##### THE INPUT

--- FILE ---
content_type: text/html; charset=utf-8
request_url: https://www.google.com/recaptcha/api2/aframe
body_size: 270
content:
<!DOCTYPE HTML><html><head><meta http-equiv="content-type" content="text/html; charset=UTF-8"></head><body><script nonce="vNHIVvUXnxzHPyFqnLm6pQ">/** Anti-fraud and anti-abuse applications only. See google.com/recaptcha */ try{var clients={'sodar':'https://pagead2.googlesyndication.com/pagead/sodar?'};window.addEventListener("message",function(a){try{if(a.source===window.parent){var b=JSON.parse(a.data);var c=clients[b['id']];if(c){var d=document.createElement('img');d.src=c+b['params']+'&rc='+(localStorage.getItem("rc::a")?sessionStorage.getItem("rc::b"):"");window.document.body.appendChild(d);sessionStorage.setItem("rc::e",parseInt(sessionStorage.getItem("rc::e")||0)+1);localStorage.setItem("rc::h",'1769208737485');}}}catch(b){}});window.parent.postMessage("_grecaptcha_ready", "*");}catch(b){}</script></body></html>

##########
##### THE INPUT

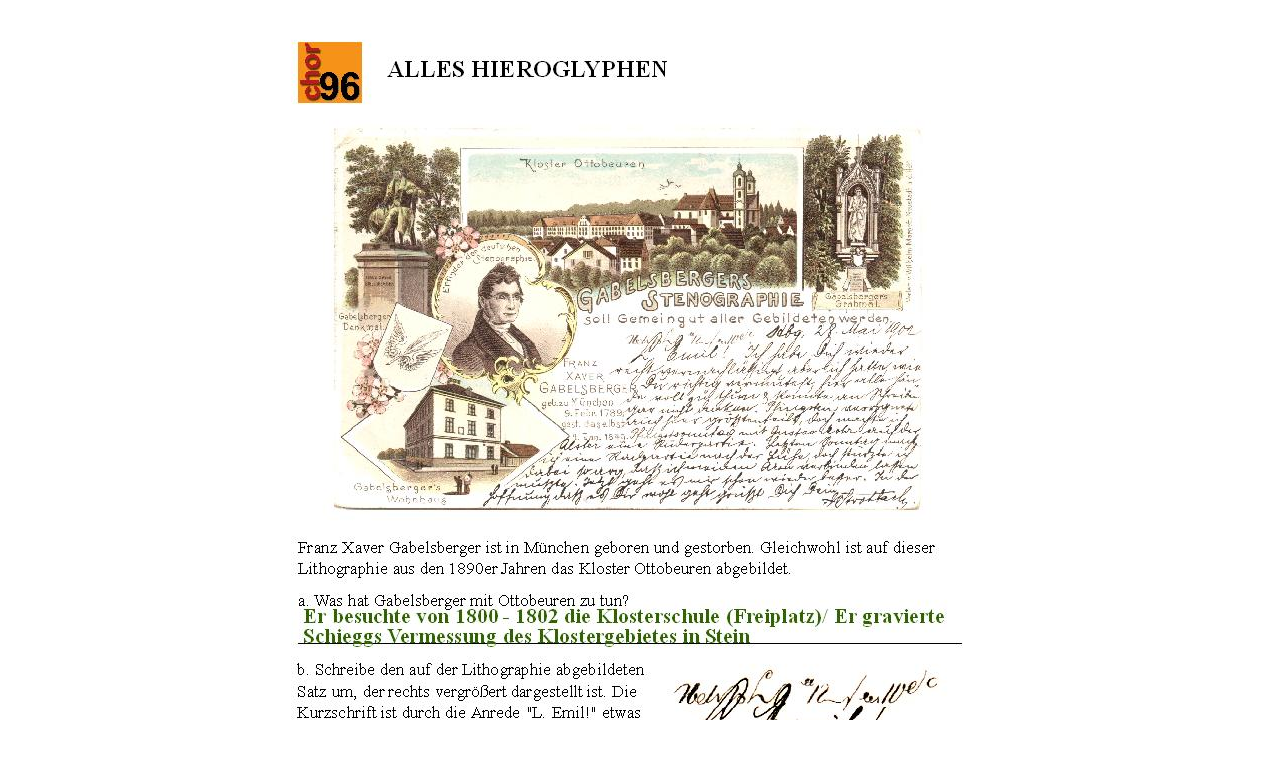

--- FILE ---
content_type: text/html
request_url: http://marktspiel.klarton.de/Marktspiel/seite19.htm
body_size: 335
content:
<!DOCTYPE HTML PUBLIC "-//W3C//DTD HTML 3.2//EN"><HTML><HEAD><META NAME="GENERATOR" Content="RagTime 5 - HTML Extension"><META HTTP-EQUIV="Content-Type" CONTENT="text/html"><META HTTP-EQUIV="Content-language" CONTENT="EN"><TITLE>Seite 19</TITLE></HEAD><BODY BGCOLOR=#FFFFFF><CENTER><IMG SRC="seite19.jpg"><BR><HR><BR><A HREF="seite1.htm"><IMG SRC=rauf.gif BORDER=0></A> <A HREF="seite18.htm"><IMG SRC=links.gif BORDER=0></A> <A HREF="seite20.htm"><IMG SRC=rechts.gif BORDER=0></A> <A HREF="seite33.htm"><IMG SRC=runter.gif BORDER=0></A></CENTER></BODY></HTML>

##########

### REQUIRED WORK
For this exercise, please output exactly the lines above starting at the line with "request_url: http://marktspiel.klarton.de/Marktspiel/seite19.htm" and ending at the line with "<!DOCTYPE HTML PUBLIC", ends included.

### REPLY TO THE TASK
request_url: http://marktspiel.klarton.de/Marktspiel/seite19.htm
body_size: 335
content:
<!DOCTYPE HTML PUBLIC "-//W3C//DTD HTML 3.2//EN"><HTML><HEAD><META NAME="GENERATOR" Content="RagTime 5 - HTML Extension"><META HTTP-EQUIV="Content-Type" CONTENT="text/html"><META HTTP-EQUIV="Content-language" CONTENT="EN"><TITLE>Seite 19</TITLE></HEAD><BODY BGCOLOR=#FFFFFF><CENTER><IMG SRC="seite19.jpg"><BR><HR><BR><A HREF="seite1.htm"><IMG SRC=rauf.gif BORDER=0></A> <A HREF="seite18.htm"><IMG SRC=links.gif BORDER=0></A> <A HREF="seite20.htm"><IMG SRC=rechts.gif BORDER=0></A> <A HREF="seite33.htm"><IMG SRC=runter.gif BORDER=0></A></CENTER></BODY></HTML>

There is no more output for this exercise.